-- Start of Passage provided --

# Most Reliable Nissan Car & Truck



## Ryan's Altima (Aug 29, 2006)

From a little reading I've been doing...

Altima from what I can see if the most reliable car Nissan puts out.
Least reliable car......???

Frontier is rated almost as high as the Toyota Tundra for pickup truck reliability.
Titan is screwed three ways to the weekend. They have the worst reliability rating of any pickup truck on the market.

Any other thoughts on what the best car and truck is?

Never hear much about the Xterra or Sentra.


----------



## LONDONDERRY (May 19, 2004)

obviously your car is experiencing some issues. However very few car that are 7-8 years old don't expeience anything.


----------



## Ryan's Altima (Aug 29, 2006)

Well I think I was going for something like people posting their thoughts on most and least reliable cars and trucks Nissan puts out. I didn't really explain that part too much. As for me I have a 2000 Alti, 113k on it and thus far only put $500 in for a new intake manifold gasket. I also read in many reports that the Titan was the worst pickup period among all car manufacturers. Any other thoughts? Hows the Sentra?


----------



## LONDONDERRY (May 19, 2004)

I don't know how the new sentra is I have a 96 and it works fine. Lots of rust though, mostly because I live in a high road salt environment


----------



## I'm3rd (Dec 24, 2003)

-- End of Passage provided --

Exercise 1>
In the Nissan reliability thread, what did Ryan's Altima pay $500 to replace?
Exercise 2>
List every Nissan model named in the Nissan reliability thread.
Exercise 3>
Write the next post in the Nissan reliability thread, under the last heading shown.
The data after this has no role in the work.

-- Start of Data records --

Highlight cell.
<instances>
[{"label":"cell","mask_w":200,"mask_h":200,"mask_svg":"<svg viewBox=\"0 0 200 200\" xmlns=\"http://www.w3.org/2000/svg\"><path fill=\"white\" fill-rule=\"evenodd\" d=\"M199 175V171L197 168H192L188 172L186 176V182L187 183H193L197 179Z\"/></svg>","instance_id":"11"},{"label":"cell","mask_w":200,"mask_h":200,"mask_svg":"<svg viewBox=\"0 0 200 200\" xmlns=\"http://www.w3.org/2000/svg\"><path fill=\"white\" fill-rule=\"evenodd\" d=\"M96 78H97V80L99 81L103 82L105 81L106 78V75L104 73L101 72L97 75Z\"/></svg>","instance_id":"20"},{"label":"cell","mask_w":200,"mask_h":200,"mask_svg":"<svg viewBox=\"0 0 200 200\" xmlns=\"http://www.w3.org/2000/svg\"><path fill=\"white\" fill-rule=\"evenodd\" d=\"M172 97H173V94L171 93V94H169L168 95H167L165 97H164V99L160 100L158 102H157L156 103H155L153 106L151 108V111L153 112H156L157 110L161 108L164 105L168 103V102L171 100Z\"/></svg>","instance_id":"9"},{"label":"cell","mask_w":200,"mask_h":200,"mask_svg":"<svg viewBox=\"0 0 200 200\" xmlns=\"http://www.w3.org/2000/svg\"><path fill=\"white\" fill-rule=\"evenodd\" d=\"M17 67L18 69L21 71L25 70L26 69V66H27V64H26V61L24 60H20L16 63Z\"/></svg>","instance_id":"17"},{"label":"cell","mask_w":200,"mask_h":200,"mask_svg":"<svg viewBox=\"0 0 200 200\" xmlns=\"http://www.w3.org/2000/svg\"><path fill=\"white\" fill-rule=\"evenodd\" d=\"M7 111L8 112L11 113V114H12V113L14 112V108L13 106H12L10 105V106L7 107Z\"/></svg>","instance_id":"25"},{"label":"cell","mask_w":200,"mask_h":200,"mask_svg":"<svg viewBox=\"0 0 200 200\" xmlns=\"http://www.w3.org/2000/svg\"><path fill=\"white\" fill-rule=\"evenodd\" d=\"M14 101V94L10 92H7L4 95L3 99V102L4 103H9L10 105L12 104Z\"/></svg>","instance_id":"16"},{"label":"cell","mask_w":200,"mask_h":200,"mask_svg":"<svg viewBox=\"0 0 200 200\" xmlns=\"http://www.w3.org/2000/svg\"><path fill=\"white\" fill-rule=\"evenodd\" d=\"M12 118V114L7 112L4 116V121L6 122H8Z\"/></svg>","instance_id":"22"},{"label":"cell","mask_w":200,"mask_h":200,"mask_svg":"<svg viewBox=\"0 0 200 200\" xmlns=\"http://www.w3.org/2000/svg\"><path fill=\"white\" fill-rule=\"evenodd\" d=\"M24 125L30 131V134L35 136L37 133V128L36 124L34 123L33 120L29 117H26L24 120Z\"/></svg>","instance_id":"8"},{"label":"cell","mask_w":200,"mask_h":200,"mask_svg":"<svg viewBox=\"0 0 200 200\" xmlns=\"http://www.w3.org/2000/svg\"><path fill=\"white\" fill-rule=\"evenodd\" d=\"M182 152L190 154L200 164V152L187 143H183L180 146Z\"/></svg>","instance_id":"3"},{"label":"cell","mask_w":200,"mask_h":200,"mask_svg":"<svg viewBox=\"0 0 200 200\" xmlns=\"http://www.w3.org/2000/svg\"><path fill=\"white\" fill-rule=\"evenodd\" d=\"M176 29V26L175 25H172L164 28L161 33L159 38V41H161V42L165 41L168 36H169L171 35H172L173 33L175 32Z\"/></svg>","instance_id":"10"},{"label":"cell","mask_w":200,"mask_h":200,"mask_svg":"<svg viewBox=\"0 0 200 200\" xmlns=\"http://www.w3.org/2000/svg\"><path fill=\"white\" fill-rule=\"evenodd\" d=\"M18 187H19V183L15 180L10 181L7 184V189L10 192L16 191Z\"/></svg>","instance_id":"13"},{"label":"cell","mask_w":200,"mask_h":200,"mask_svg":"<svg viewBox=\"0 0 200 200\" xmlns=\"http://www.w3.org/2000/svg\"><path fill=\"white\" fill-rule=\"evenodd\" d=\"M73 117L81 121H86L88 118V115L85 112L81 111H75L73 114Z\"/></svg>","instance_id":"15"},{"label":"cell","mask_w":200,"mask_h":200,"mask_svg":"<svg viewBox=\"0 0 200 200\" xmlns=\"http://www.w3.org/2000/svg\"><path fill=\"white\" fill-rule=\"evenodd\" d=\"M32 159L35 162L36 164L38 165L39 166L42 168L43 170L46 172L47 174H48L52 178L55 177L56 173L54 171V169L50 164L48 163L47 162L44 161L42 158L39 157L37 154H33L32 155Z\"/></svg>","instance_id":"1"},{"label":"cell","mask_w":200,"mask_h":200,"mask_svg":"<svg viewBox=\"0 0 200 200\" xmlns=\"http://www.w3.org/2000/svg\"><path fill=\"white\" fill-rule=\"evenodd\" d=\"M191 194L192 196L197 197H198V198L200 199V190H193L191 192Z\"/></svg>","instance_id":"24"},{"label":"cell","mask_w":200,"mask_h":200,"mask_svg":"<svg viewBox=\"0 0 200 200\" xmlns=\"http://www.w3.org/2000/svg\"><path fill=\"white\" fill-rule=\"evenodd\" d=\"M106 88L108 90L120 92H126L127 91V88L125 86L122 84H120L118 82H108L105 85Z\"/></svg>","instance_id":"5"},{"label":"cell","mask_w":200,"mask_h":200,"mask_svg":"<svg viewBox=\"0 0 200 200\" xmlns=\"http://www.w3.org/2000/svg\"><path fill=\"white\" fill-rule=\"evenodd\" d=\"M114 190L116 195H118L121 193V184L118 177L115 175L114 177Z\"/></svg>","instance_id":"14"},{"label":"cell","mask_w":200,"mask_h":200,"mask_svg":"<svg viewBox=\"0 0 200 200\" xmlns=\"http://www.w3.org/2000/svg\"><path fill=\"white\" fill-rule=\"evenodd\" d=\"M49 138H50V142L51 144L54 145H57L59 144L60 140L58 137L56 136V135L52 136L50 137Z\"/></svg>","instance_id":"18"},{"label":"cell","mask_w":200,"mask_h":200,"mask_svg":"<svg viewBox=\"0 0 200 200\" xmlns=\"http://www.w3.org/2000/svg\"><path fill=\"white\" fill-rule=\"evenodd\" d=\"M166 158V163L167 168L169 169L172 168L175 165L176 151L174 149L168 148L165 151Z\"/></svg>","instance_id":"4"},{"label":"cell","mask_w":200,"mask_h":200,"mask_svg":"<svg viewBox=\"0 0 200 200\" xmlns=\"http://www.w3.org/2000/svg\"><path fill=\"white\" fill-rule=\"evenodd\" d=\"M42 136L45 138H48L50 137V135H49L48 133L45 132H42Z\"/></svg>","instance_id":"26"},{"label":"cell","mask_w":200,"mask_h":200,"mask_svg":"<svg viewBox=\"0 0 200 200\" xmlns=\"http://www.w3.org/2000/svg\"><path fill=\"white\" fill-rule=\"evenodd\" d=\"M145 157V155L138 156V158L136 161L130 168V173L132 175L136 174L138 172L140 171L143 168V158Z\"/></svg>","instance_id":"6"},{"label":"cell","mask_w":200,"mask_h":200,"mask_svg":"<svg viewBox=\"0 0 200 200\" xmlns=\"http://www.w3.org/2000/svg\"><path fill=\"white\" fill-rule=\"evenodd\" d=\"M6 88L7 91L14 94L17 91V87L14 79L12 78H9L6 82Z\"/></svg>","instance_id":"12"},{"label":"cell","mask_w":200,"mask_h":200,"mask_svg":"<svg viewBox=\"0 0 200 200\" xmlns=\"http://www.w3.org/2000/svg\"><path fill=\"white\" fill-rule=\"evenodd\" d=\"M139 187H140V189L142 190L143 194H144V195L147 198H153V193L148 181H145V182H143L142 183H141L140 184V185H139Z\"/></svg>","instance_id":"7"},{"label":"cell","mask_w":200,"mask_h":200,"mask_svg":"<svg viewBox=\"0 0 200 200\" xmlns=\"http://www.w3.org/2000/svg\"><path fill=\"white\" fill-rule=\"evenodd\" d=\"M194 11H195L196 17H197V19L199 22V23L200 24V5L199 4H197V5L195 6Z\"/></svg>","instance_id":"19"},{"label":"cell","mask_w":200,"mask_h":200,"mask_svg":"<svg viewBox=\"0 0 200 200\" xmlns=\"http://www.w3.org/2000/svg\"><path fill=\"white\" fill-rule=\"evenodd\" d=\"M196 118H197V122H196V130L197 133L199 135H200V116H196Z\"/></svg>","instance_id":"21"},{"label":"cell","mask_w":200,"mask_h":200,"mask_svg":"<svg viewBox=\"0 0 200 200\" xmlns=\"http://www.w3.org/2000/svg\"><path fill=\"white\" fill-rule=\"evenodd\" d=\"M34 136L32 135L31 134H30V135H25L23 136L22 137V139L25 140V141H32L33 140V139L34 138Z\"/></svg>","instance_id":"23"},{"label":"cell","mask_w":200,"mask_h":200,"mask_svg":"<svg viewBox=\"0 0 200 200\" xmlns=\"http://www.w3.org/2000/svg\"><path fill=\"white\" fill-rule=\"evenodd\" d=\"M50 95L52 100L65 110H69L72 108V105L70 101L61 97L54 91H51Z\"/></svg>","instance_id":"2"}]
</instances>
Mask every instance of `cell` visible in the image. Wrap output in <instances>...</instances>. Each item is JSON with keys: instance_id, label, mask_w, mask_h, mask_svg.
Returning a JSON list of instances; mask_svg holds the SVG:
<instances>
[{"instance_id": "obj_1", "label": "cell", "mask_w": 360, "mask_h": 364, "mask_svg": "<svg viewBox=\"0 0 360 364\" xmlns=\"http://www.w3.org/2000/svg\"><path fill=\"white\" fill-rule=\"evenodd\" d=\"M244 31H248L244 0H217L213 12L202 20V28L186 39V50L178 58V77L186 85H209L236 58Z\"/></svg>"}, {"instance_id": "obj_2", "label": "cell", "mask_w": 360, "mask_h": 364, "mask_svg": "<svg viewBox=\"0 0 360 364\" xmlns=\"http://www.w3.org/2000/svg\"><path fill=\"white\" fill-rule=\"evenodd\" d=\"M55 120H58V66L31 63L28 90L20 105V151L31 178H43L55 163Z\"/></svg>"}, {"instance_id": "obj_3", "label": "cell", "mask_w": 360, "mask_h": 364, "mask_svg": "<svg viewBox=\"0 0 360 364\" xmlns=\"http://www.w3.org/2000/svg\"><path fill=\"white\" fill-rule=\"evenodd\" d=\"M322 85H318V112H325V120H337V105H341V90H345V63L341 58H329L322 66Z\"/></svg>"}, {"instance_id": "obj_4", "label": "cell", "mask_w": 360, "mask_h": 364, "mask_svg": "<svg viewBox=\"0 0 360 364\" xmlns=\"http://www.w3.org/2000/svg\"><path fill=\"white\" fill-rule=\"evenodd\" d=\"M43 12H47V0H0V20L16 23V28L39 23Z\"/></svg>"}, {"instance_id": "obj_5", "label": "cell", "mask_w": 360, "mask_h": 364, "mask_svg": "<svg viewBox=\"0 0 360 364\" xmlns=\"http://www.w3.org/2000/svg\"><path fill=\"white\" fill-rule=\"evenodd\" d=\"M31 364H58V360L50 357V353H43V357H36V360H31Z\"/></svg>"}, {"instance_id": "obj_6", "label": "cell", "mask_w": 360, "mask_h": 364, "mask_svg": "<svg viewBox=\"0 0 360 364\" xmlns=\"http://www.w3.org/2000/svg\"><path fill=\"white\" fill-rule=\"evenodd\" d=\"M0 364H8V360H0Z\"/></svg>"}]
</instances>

-- End of Data records --

Written answer 1>
A new intake manifold gasket.

Written answer 2>
Altima, Frontier, Titan, Xterra, Sentra

Written answer 3>
I have a 94 Altima with 178K miles on the odo. It has had a new distributor @$400, new radiator #$105 (installed myself), injectors cleaned and re-installed (due to water in gas) @ $250 (approximate) A/C fan control switch replaced @$85, cam cover gasket replaced @$35, and normal maintenance expenses such as brake jobs, wheel balancing, bulbs, fuses, serpentine belt, coolant hoses, cooling system flush, tranny flush, etc. There may have been a couple of other items repaired that I don't remember offhand, but if there were any they were very minor and inexpensive.

All in all I consider that a very reliable car for 13 years and 178K miles of service. My brother in law's '98 Camry has cost him more for repairs than my '94 Altie has cost me, but that may be because he doesn't maintain his cars as well as I do mine..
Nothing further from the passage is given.